**Document passage:**
|---|

The complete API is documented in the file

[nanothread/nanothread.h](https://github.com/mitsuba-renderer/nanothread/blob/master/include/nanothread/nanothread.h).



## Technical details



This library follows a lock-free design: tasks that are ready for execution are

stored in a [Michael-Scott

queue](https://www.cs.rochester.edu/u/scott/papers/1996_PODC_queues.pdf) that

is continuously polled by workers, and task submission/removal relies on atomic

compare-and-swap (CAS) operations. Workers that idle for more than roughly 50

milliseconds are put to sleep until more work becomes available.



The lock-free design is important: the central data structures of a task

submission system are heavily contended, and traditional abstractions (e.g.

``std::mutex``) will immediately put contending threads to sleep to defer lock

resolution to the OS kernel. The associated context switches produce an

extremely large overhead that can make a parallel program orders of magnitude

slower than a single-threaded version.

|---|

**Exercise data:**
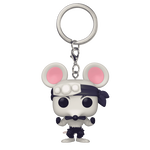 Pop! Keychain Muscle Mouse, , hi-res view 1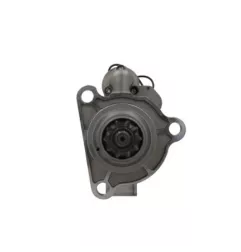 Démarreur Kamaz 5.5 kw Bosch 0001261006, 0001241016, 0001261005, 004510437080199088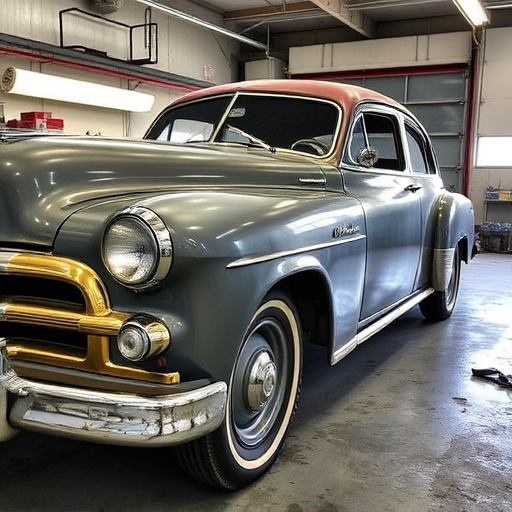 vehicle-restoration-process-640x480-84453677.jpeg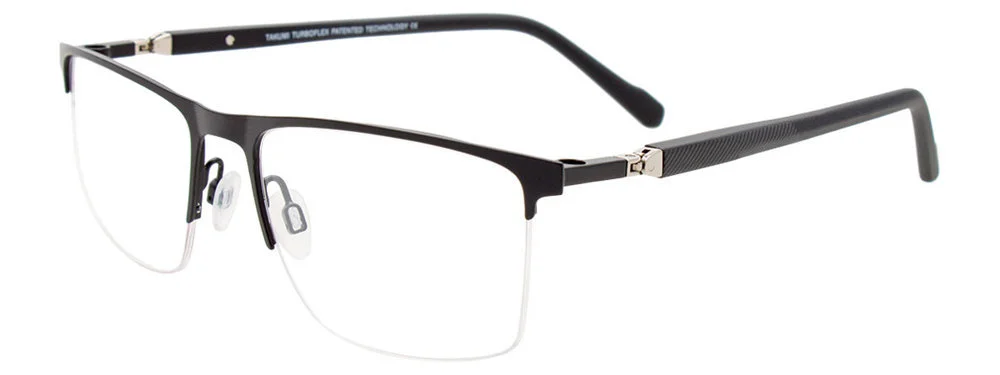 Takumi Eyeglasses TK1252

|---|

**Complete the following:**
A - Rewrite everything in the nanothread passage from "resolution to the" down to "a single-threaded version.", swapping "context switches" for "thread migrations".
B - Carry on the nanothread library passage from where it stops.

**Answers to the problems:**
A -
resolution to the OS kernel. The associated thread migrations produce an

extremely large overhead that can make a parallel program orders of magnitude

slower than a single-threaded version.

B -
The implementation catches exception that occur while executing parallel work

and re-throws them the caller's thread (this part is of no relevance for

software written in C99).



The functions ``task_wait()`` and ``task_wait_and_release()`` do not just

wait---they spend the wait time fetching and executing work from the task

queue, which has two implications: first, it is not wasteful to wait for the

completion of another task while executing a task. Second, the thread pool can

be set to a size of zero via ``pool_create(0)`` or ``pool_set_size(pool, 0)``,

in which case the program will still run correctly without launching any

additional threads.